“Parachute: a device used to slow movement or a person’s fall”
Parachute is Mélanie Pain’s third album, one that defies gravity.
From the first words there’s a startling contrast, an illusion of lightness, chiselled lyrics. Melanie has widened her horizons, decided to explore new territories and move towards the light. These are songs for a new beginning. “What’s the use?” she asks in the first verse. Why record a new album? It’s a question every artist should ask before buckling down. Is it a question to be avoided? Not at all - rather an invitation to throw away your compass in a world sorely in need of direction.

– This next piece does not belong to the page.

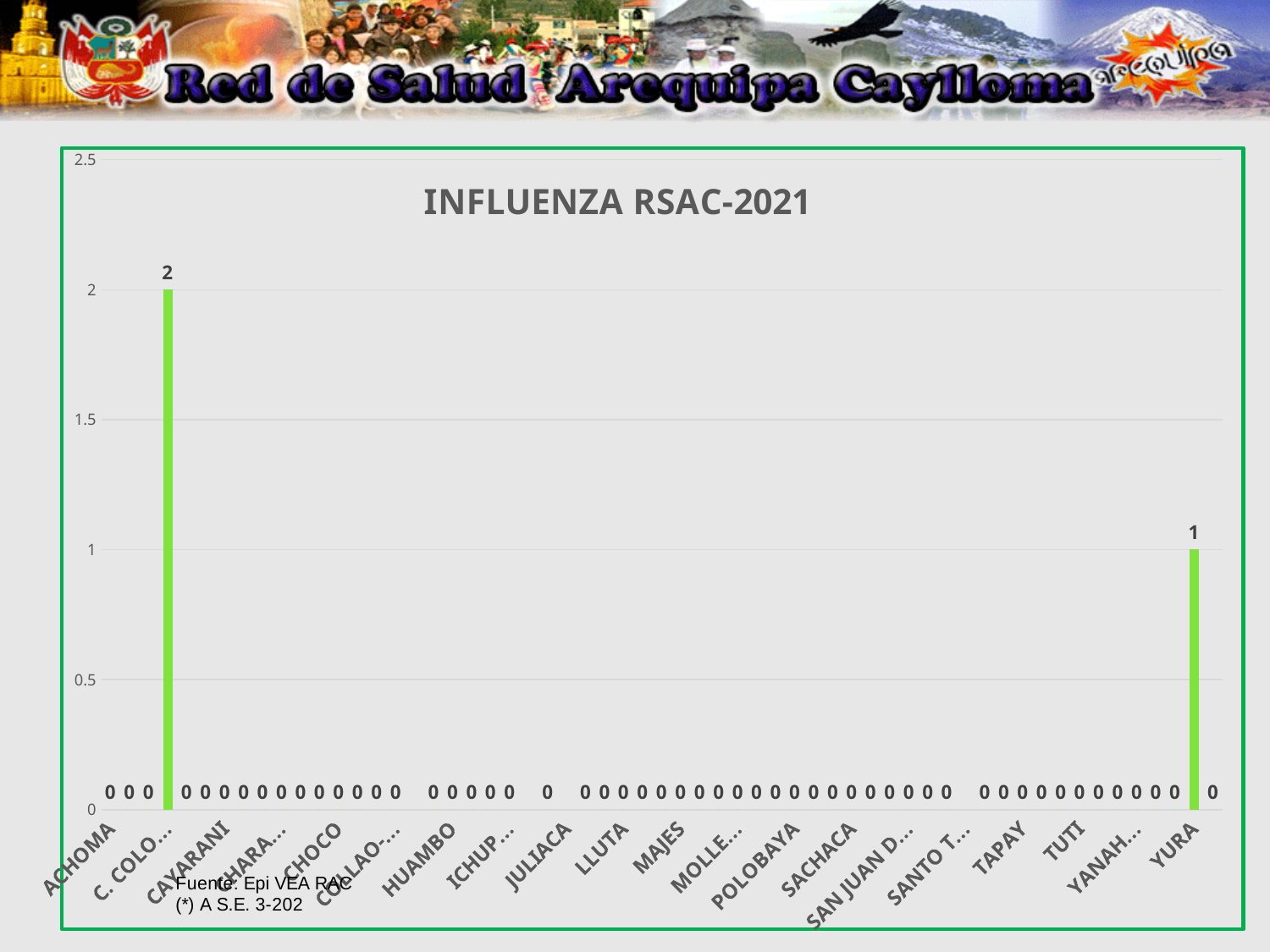
What is the value for TUTI? 0 What kind of chart is shown on the slide? bar chart What is the value for YURA? 1 What is the lowest value shown in the chart? 0 Which has a larger value, YURA or ACHOMA? YURA What is the title of the chart? INFLUENZA RSAC-2021 What is the highest value shown in the chart? 2 What is the value for ACHOMA? 0 Is the value for YURA greater or less than 1.5? less What is the difference between the highest value in the chart and the value for YURA? 1 How many categories have a value greater than 0? 2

To deliberately lose her way and regain her equilibrium, Mélanie Pain made one of her dreams come true: working with Gael Rakotondrabe, pianist of the highly-respected Antony and the Johnsons (as well as CocoRosie). Parachute is entirely piano-based, deliberately no guitar was recorded. Since the dawn of (musical) time; it has been said: restrictions open possibilities, they tighten their grip then set you free. Mélanie has left her pop-folk influences far behind. The style is now hard to define – hybrid and modern, classical, almost aquatic. Mélanie is at ease here, experimental and theatrical on some tracks, minimalist and organic on others… always filled with emotion - hers, ours.
Darker and more intense, Mélanie explores her fears, and these demons produce wonders: the sweet violence of passing time (On dirait), dealing with mourning (Dans une boîte). Next comes light (Pristine) : “Are you ready to burn until the very end?” Yes, a hundred times yes. Then the piano returns in full force (Le mot), the desire to shed your skin (Là où l’été) and its ode to being naked, a chic, organic invitation, both sensual and carnal: “You’ll find me there under a stone, you’ll find me naked, you’ll find me so far from yesterday, you won’t recognise me… any more”.
Piano and percussion start (Lèvres Rubis), a declaration that only love can vanquish fear. All doubts evaporate. The heart and body feel lighter, life resurfaces. It is never too late: “Even tears evaporate” (On Dirait).
We know, we can feel it – this disc has softly illuminated Mélanie’s life. It may also, song after song, listen after listen, illuminate yours too.